On 18 August 1965, regiment fought regiment on the Van Tuong Peninsula near the new Marine base at Chu Lai - the first major clash of the Vietnam War. On the American side were three battalions of Marines under the command of Colonel Oscar Peatross, a hero of two previous wars. His opponent was the 1st Viet Cong Regiment commanded by Nguyen Dinh Trong, a veteran of many fights against the French and the South Vietnamese. Codenamed Operation Starlite, this action was a resounding success for the Marines and its result was cause for great optimism about America's future in Vietnam. Starlite catapulted the Vietnam War into the headlines across America and into the minds of Americans, where it took up residence for more than a decade. Starlite was the first step in Vietnam's becoming America's tar baby. The phrase "han tu" — "blood debt," came into Vietnamese usage early in the war with the United States. With this battle, the Johnson Administration began compiling its own blood debt, this one to the American people

This unique account of the battle is based not only on interviews with the Marines involved, from private to colonel, but also on interviews and battlefield walks with men who fought with the 1st Viet Cong Regiment, all of them accomplished combat veterans years before the U.S. entry into the war. The result is a detailed narrative of the battle from the mud level, by those who were at the point of the spear.
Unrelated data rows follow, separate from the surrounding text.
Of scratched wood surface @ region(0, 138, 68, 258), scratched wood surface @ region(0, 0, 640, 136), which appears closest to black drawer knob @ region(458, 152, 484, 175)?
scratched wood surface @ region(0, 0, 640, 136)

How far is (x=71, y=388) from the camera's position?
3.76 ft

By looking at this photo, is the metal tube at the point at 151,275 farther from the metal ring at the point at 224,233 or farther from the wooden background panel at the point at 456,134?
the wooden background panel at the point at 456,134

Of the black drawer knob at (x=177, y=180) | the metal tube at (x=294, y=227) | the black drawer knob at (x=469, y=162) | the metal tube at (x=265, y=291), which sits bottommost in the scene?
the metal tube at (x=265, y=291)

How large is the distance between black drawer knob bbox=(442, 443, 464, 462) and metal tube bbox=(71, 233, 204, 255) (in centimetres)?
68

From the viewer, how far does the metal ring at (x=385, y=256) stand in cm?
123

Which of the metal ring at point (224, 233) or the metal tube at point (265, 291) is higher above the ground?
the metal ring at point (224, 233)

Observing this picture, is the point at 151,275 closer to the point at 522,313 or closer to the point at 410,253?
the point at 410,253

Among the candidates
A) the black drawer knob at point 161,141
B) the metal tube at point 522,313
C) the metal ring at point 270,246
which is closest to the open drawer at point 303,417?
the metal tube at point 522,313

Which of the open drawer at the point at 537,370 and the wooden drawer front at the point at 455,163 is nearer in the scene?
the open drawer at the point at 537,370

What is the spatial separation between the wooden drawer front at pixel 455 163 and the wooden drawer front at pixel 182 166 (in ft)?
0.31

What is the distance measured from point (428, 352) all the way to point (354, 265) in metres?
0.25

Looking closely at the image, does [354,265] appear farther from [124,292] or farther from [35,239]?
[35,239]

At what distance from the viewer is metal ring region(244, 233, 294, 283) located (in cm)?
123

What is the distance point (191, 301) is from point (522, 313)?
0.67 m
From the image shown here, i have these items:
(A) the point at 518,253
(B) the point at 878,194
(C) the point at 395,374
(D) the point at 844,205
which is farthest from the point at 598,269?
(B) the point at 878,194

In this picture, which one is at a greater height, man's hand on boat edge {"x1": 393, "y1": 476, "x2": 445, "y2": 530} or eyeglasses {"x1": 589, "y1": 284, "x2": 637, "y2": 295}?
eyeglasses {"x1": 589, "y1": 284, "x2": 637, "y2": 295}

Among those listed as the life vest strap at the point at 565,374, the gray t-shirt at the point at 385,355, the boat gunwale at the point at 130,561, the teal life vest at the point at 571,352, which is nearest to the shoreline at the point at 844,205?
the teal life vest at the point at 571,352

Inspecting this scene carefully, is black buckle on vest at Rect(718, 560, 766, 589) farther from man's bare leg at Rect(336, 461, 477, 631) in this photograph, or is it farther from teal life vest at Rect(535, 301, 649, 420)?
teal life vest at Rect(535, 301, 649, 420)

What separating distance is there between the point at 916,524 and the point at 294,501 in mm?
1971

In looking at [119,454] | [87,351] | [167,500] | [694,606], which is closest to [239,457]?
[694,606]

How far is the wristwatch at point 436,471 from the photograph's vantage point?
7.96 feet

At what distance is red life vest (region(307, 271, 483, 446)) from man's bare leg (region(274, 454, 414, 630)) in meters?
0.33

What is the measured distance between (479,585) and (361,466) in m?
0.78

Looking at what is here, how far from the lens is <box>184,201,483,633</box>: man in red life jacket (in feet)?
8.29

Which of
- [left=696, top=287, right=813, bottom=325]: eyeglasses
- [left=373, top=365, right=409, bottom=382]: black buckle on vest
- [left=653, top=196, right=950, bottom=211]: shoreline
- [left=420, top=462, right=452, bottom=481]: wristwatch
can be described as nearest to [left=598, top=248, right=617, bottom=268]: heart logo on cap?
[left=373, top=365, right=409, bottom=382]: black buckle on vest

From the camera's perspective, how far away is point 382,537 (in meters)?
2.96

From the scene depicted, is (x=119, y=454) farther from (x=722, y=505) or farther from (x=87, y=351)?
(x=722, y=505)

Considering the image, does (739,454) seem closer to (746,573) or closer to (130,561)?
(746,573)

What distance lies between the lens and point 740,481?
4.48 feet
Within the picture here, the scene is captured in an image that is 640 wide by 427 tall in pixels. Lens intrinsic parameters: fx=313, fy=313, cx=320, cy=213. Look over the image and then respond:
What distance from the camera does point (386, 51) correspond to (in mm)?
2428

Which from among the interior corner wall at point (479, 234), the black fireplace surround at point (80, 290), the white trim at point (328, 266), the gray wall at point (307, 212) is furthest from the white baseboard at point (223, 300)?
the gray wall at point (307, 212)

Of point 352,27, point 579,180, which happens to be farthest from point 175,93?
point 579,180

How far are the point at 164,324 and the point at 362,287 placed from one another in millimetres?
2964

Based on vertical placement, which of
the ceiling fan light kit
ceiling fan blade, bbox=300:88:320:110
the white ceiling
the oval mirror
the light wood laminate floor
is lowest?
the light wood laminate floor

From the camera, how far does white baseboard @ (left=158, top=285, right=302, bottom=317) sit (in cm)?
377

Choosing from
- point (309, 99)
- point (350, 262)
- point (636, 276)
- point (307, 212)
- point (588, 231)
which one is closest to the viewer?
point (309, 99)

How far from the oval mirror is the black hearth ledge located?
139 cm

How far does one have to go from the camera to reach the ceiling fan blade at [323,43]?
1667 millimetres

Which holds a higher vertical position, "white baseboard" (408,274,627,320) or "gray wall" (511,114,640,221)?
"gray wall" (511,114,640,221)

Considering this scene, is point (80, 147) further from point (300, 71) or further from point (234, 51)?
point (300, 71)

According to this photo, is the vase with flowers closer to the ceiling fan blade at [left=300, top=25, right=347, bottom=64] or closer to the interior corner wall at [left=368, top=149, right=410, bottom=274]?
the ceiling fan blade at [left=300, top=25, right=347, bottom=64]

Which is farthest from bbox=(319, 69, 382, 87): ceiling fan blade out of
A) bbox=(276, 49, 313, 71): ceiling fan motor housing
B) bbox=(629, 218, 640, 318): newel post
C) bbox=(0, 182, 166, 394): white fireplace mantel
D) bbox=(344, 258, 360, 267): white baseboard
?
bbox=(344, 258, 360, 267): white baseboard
The book also examines the ongoing conflict between the U.S. Army and the U.S. Marines about the methodology of the Vietnam War. With decades of experience with insurrection and rebellion, the Marines were institutionally oriented to base the struggle on pacification of the population. The Army, on the other hand, having largely trained to meet the Soviet Army on the plains of Germany, opted for search-and-destroy missions against Communist main force units. The history of the Vietnam War is littered with many 'what ifs'. This may be the biggest of them.